• _Document extract_:
========================

II. The Refusal of World
The untenability or irrelevance of the philosophical word find its counterpart in the thinking that prepares for an experience of uncanny propriation. If thinking is then precursory, it is precursory regarding an experience that can be sought but never promised. The experience is thought of as countermovement to a certain “refusal of world” that I would like to discuss.
The constellation of beying, in Heidegger’s time, presumably still our time, is marked, according to Heidegger, by Gestell, a sending of beying, perhaps the last sending of beying, variously rendered in English as Enframing or Positionality. Positionality is the most extreme sending of beying. As most extreme it guards a concealed possibility, which is described as an awakening. If Gestell is the site of the most extreme forgetting of beyng, the awakening is described as a “return” or a “step back.” It is a step back of a curious nature: not into remembrance, but into oblivion itself: “not an extinguishing of the oblivion of Being, but placing oneself in it and standing within it;” the awakening is “from the oblivion of Being to the oblivion of Being” (On Time and Being 30). This awakening is called Ereignis. With respect to Ereignis, the summary tells us, Gestell is a “preliminary appearance” (32). With more clarity the summary will later say:
Between the epochal formations of Being and the transformation of Being into Appropriation stands Framing. Framing is an in-between stage, so to speak. It offers a double aspect, one might say, a Janus head. It can be understood as a kind of continuation of the will to will, thus as an extreme formation of Being. At the same time, however, it is a first form of Appropriation itself. (53)

========================

• _Stored data_:
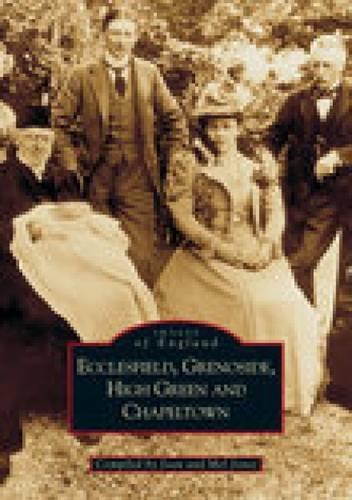 Ecclesfield, Grenoside, High Green and Chapeltown: Pocket Images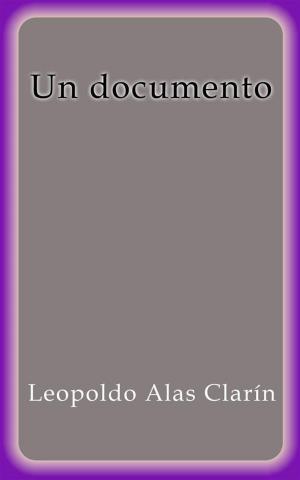 Cover of the book Un documento by Leopoldo Alas Clarín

========================

• _What you have to do_: Reproduce the passage on the refusal of world, starting with "II. The Refusal" and going on through "like to discuss.", swapping "thinking" for "reflection" throughout.

• _Response to the exercise_:
II. The Refusal of World
The untenability or irrelevance of the philosophical word find its counterpart in the reflection that prepares for an experience of uncanny propriation. If reflection is then precursory, it is precursory regarding an experience that can be sought but never promised. The experience is thought of as countermovement to a certain “refusal of world” that I would like to discuss.